Written exercise:
Copy out the material from the line containing "From the options" through the end of the material, swapping "bottommost" for "lowest" and changing nothing else.

Records of scene-based questions:
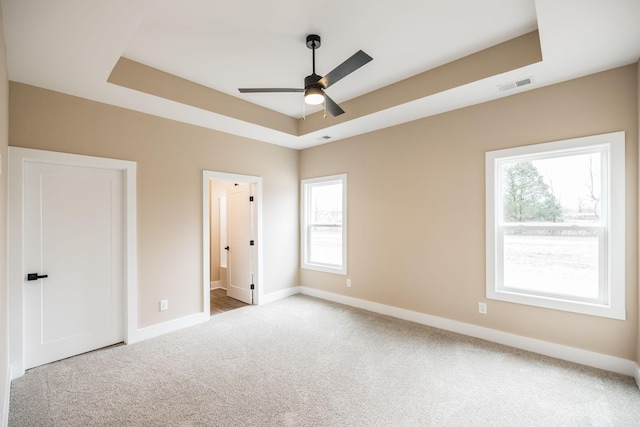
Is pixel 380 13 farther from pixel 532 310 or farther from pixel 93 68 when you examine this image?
pixel 532 310

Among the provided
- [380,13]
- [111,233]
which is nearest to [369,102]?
[380,13]

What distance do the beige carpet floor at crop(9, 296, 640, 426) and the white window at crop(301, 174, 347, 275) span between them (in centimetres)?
172

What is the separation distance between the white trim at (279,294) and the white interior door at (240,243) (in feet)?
0.88

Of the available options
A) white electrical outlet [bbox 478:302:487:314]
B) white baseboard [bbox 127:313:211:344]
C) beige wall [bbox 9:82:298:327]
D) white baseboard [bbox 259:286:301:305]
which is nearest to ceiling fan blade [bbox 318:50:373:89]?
beige wall [bbox 9:82:298:327]

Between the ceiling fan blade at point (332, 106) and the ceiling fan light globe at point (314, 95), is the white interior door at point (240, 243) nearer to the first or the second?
the ceiling fan blade at point (332, 106)

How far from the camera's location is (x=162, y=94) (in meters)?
3.19

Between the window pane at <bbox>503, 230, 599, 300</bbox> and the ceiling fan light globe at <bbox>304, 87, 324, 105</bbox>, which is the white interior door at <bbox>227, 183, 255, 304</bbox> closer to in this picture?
the ceiling fan light globe at <bbox>304, 87, 324, 105</bbox>

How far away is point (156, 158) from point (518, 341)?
4.74m

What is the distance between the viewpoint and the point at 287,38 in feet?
8.81

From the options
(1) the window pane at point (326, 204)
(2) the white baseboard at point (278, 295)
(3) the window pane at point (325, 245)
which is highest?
(1) the window pane at point (326, 204)

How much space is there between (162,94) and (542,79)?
393 cm

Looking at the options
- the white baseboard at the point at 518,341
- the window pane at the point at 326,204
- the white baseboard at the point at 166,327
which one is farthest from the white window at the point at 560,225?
the white baseboard at the point at 166,327

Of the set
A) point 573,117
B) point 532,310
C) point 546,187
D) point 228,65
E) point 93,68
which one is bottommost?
point 532,310

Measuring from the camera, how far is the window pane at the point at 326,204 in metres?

Exercise result:
From the options
(1) the window pane at point (326, 204)
(2) the white baseboard at point (278, 295)
(3) the window pane at point (325, 245)
which is highest?
(1) the window pane at point (326, 204)

How much space is there between (162,94) and (542,79)?
393 cm

Looking at the options
- the white baseboard at the point at 518,341
- the window pane at the point at 326,204
- the white baseboard at the point at 166,327
which one is farthest from the white window at the point at 560,225?
the white baseboard at the point at 166,327

Of the set
A) point 573,117
B) point 532,310
C) point 546,187
D) point 228,65
E) point 93,68
which one is lowest?
point 532,310

Measuring from the camera, how far is the window pane at the point at 326,204 in metres?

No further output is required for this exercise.